How to rerandomize Yao Circuits

For today's coverage of CRYPTO 2010 we (Stephen Williams and I) picked the "i-Hop Homomorphic Encryption and Rerandomizable Yao Circuits" paper by C. Gentry, S. Halevi and V. Vaikuntanathan. Not only did Vaikuntanathan give a really good talk but also the ideas of the paper are quite appealing. Suppose you have the following setting:
  • Alice encrypts a message m into an ciphertext c0 and sends c0 to the server 1
  • who has to evaluate a function c1<-F1(c0) such that Dec(c1)=f1(m). He then passes c1 on to server 2
  • who evaluates a similar function c2<-F2(c1) such that Dec(c2)=f2(f1(m)).
  • It goes on like his until the last (xth) Server sends cx to Dora who knows the secret key and computes Dec(cx)=...(f2(f1(m))).
Sounds cool, doesn't it?

Well, there's a nasty little problem which got solved by Gentry, Halevi and Vaikuntanathan (GHV) in their paper: How do you keep the functions fi that were applied to the ciphertexts secret if Alice, some of the servers and Dora work together to reveal the function that has been used? GHV use garbled Yao circuits to implement the functions evaluated by the servers. While these circuits look completely random to Dora, who gets all of them, they don't look as random to the servers who created them. So if Dora gives the entire garbled circuit to the collaborating servers, they are able to de-garble the circuit and the functions of the honest servers that should be protected can be reconstructed by the dishonest ones. However, if each server can re-randomize the previous circuits passed on to him, the previous servers can not derandomize their part of the entire circuit and therefore the honest server protected his function. GHV show in their paper how to achieve this re-randomization using the DDH based encryption scheme from Boneh, Halevi, Hamburg and Ostrovsky (proposed at Crypto'08). That rocks!
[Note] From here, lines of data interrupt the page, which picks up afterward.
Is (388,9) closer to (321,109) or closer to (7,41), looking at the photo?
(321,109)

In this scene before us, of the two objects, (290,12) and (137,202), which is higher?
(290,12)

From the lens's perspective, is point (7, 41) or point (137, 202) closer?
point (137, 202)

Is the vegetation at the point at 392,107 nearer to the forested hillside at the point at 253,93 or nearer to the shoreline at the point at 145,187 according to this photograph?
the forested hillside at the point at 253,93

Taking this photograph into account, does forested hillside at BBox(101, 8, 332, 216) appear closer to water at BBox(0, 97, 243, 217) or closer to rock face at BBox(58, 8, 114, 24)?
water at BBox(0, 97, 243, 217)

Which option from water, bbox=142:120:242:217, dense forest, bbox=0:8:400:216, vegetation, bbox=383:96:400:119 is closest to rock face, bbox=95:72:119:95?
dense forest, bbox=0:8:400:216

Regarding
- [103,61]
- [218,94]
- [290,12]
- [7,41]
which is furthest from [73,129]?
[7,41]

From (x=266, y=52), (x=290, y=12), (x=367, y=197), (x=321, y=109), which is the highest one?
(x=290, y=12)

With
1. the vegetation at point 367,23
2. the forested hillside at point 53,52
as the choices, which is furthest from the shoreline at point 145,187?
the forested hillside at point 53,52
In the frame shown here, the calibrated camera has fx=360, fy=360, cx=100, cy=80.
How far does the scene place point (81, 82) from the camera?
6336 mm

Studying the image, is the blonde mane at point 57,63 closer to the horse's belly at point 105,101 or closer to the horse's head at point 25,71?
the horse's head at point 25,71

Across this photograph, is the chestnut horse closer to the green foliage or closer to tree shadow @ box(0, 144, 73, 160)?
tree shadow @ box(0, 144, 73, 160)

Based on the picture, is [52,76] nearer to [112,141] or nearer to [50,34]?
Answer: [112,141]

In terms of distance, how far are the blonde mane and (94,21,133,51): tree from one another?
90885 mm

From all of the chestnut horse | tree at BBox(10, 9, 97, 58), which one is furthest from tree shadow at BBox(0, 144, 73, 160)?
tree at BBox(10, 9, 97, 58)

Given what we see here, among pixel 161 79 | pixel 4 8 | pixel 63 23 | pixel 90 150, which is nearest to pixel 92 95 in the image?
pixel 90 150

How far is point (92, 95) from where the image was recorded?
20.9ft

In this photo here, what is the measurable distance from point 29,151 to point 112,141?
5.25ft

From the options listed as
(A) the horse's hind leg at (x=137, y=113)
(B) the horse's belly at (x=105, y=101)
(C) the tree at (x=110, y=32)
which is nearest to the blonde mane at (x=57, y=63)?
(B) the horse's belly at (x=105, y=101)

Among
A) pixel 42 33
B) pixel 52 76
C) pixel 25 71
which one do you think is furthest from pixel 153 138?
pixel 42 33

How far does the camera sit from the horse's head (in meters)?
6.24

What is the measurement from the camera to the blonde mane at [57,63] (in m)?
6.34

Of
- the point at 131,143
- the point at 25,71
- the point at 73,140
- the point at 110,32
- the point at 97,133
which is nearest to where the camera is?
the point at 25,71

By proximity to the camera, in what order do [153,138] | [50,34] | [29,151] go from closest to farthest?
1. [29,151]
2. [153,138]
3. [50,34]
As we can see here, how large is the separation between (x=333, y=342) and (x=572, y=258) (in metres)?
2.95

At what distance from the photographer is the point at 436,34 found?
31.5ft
The claim that this could actually be of practical relevance is believable. Yao's circuits were once thought to be slow, but recent work by researchers here at Bristol has shown them to be practical. Furthermore, a homomorphic encryption scheme is considered to be "compact" if the ciphertext size remains constant; using the re-randomizable Yao circuits GHV create a "non-compact" homomorphic encryption scheme whose ciphertext size grows after every function applied to the scheme. However, and this is the interesting part, the growth of the ciphertext is polynomial and may thus still be practical. As Vaikuntanathan pointed out in his talk, people should look at how many "hops" (or functions) are going to be applied with the homomorphic encryption scheme; if this number is low, their "non-compact" version may be suitable.

So, why does anyone actually care about this? One possible application (here we slightly generalize Vaikuntanathan's example of e-mail filtering) is searching a database for keywords where the keywords are supplied by multiple parties and neither the database nor the keywords of the other parties should be revealed to any party.

1 comment:

  1. I wonder whether the Non-Interactive Verifiable Computing scheme proposed by Gennaro, Gentry and Parno today can be combined with the i-Hop scheme. Both rely on Yao circuits but the verifiable scheme requires Yao circuits encrypted using a fully homomorphic encryption scheme. (Which of course are still rather inefficient.)

    However, I think it would be a nice feature if the servers in the i-Hop scheme could get a confirmation that their circuits have been evaluated correctly.

    My guess is that it is possible (with some tweaks) and that Genntry has done this in a paper which is due to be published already.